対象テキスト:
「報告」といえば、ビジネスに限らず広く使われる言葉ですよね。
一方「ご報告させていただきます」という敬語表現の場合、使用の場面は自ずと限られるものです。
当記事では「ご報告させていただきます」という言い回しを分析し、敬語表現を解説します。
メールやツイッターなどの文章媒体での使い方、英語表現についてもカバーしますので、役立つ情報が満載です。
「ご報告させていただきます」は日本語として正しい?
「ご報告させていただきます」は、日本語として正しくないという指摘がなされることもしばしばです。
「ご報告させていただきます」を使うことに問題はないものか、最初に確認しておきましょう。
厳密には不自然な日本語
実のところ「ご報告させていただきます」は、敬語表現の原則から外れたフレーズです。
従って結論からいえば、不自然な日本語であるということになります。
敬語表現としての「させていただく」は本来、まず相手の許可を得てからアクションに移るのがセオリー。

処理対象エントリ:
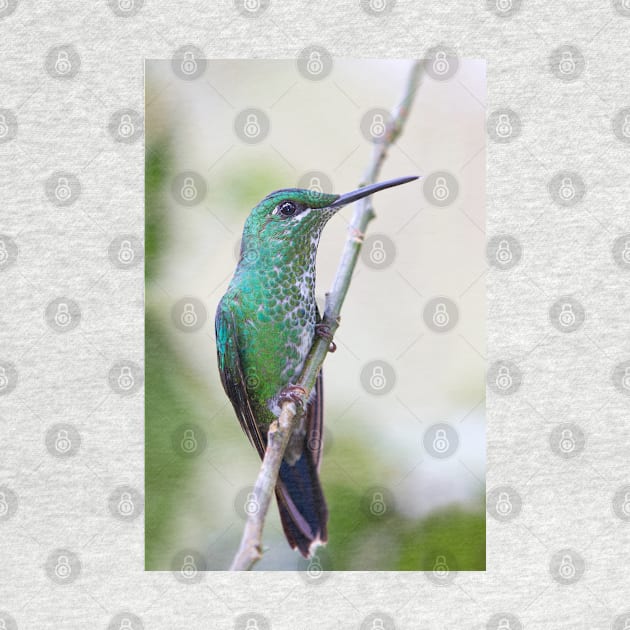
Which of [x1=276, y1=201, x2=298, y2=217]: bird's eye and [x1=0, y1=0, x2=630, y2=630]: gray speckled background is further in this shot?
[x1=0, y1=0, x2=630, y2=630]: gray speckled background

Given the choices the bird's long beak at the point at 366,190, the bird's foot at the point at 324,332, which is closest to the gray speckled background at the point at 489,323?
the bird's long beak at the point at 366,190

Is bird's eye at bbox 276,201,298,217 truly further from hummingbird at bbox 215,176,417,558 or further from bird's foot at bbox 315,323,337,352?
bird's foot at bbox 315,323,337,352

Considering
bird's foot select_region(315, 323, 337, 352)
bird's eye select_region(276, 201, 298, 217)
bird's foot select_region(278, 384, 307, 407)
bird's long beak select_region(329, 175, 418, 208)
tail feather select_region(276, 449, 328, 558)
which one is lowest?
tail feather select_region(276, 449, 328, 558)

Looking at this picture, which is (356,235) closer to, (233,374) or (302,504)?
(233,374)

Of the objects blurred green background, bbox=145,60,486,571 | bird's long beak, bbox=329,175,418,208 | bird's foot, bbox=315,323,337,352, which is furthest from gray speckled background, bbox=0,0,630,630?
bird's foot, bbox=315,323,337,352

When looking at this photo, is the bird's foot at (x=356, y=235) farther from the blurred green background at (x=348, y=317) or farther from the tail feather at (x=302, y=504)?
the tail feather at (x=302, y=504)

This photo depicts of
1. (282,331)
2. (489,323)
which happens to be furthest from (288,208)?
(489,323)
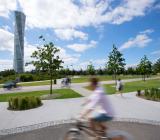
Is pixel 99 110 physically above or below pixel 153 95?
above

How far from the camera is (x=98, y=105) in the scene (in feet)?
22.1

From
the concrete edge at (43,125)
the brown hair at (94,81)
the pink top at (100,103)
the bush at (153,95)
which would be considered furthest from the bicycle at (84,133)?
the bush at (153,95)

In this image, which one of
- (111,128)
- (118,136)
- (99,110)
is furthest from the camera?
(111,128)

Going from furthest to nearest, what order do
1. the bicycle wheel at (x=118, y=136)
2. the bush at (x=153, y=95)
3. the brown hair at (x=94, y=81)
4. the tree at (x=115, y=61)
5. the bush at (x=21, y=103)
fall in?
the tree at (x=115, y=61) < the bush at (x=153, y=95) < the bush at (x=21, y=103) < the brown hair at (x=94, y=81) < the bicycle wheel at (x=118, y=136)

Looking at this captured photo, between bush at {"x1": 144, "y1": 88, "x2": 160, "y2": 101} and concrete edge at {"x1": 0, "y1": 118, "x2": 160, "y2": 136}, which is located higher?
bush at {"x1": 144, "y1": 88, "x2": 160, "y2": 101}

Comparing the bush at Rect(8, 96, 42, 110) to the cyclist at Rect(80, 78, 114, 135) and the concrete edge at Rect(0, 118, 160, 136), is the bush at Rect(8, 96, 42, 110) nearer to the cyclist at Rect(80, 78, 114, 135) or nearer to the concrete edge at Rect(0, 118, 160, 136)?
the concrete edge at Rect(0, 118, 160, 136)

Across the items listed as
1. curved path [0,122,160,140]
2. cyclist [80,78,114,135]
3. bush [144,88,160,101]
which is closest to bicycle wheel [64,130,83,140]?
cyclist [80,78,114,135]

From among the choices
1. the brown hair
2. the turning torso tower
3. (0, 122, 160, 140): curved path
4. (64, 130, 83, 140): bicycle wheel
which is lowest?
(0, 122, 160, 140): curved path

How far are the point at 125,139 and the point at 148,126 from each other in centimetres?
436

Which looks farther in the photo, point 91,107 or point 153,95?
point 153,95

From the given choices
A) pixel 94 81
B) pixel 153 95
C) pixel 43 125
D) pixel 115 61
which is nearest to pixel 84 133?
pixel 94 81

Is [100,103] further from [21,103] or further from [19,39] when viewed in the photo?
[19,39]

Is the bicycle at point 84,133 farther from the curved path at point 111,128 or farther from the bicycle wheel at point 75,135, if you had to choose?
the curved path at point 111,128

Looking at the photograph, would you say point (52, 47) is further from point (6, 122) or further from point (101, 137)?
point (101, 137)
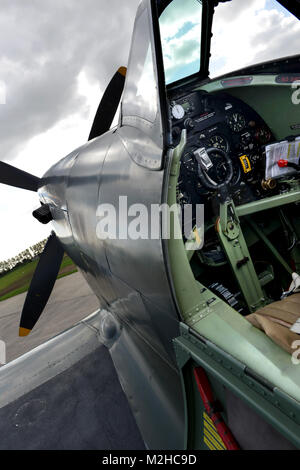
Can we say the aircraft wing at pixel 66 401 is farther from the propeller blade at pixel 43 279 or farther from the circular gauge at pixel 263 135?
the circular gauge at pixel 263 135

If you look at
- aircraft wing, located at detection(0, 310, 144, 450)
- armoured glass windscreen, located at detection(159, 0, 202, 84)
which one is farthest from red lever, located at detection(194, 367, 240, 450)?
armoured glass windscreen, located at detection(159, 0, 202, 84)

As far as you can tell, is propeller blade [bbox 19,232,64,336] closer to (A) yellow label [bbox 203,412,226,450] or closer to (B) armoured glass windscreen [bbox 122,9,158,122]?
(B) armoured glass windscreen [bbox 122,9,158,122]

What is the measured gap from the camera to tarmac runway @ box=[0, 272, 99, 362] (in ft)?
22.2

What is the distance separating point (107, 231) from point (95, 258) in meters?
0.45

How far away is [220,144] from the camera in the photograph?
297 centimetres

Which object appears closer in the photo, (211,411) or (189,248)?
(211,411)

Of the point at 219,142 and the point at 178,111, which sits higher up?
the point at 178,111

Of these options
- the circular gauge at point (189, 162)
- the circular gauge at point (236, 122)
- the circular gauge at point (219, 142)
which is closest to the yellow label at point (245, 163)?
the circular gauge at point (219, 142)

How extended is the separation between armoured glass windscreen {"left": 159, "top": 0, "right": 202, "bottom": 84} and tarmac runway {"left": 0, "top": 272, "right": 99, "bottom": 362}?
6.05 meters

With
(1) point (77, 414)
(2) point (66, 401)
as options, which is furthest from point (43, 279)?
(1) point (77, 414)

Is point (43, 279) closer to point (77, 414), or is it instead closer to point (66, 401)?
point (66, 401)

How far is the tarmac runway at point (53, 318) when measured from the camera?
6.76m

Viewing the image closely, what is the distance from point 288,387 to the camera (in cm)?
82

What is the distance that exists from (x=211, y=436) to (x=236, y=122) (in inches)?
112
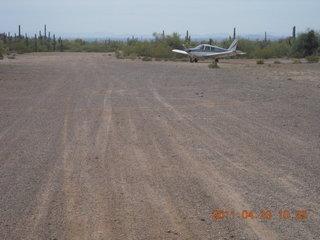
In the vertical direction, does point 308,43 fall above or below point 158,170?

作業内容:
1: エントリのうち、「Is [100,103] further」を含む行から「297 centimetres」を含む行まで(両端の行を含む)を、そのまま引用せよ。画像は回答から除外すること。
2: 「ご報告させていただきます」という敬語表現を扱った文章を、最後の文の次から書き継げ。

各作業の回答:
1:
Is [100,103] further from [21,103] or further from [19,39] when viewed in the photo?
[19,39]

Is the bicycle at point 84,133 farther from the curved path at point 111,128 or farther from the bicycle wheel at point 75,135, if you had to choose?
the curved path at point 111,128

Looking at the photograph, would you say point (52, 47) is further from point (6, 122) or further from point (101, 137)?
point (101, 137)
Can we say the aircraft wing at pixel 66 401 is farther from the propeller blade at pixel 43 279 or farther from the circular gauge at pixel 263 135?
the circular gauge at pixel 263 135

If you look at
- aircraft wing, located at detection(0, 310, 144, 450)
- armoured glass windscreen, located at detection(159, 0, 202, 84)
which one is farthest from red lever, located at detection(194, 367, 240, 450)?
armoured glass windscreen, located at detection(159, 0, 202, 84)

As far as you can tell, is propeller blade [bbox 19,232,64,336] closer to (A) yellow label [bbox 203,412,226,450] or closer to (B) armoured glass windscreen [bbox 122,9,158,122]?
(B) armoured glass windscreen [bbox 122,9,158,122]

What is the measured gap from the camera to tarmac runway @ box=[0, 272, 99, 362] (in ft)?
22.2

What is the distance separating point (107, 231) from point (95, 258) in meters?
0.45

How far away is [220,144] from the camera in the photograph?
297 centimetres

2:
ところが実際に「ご報告させていただきます」という発言をする際、相手の許可を得てから報告に移ることは稀ですよね。
すなわち、事前の承諾なしに報告を行っているケースがほとんどなのです。
実際は許容されており、定着している
「させていただく」は本来、事前に相手の許可を得た上で使う言葉だと述べました。
実際のところ「させていただく」は慣習的に違和感なく使われており、許容・認容されています。
「させていただく」は自らがへりくだり、相手を立てる謙譲表現。そもそもが敬語表現の上でも丁寧な言い回しなので、原則通り「相手の許可を得る」という部分がなくとも取り沙汰されないものと考えられます。
許可の有無よりも、敬意の有無の方が重視されているというわけですね。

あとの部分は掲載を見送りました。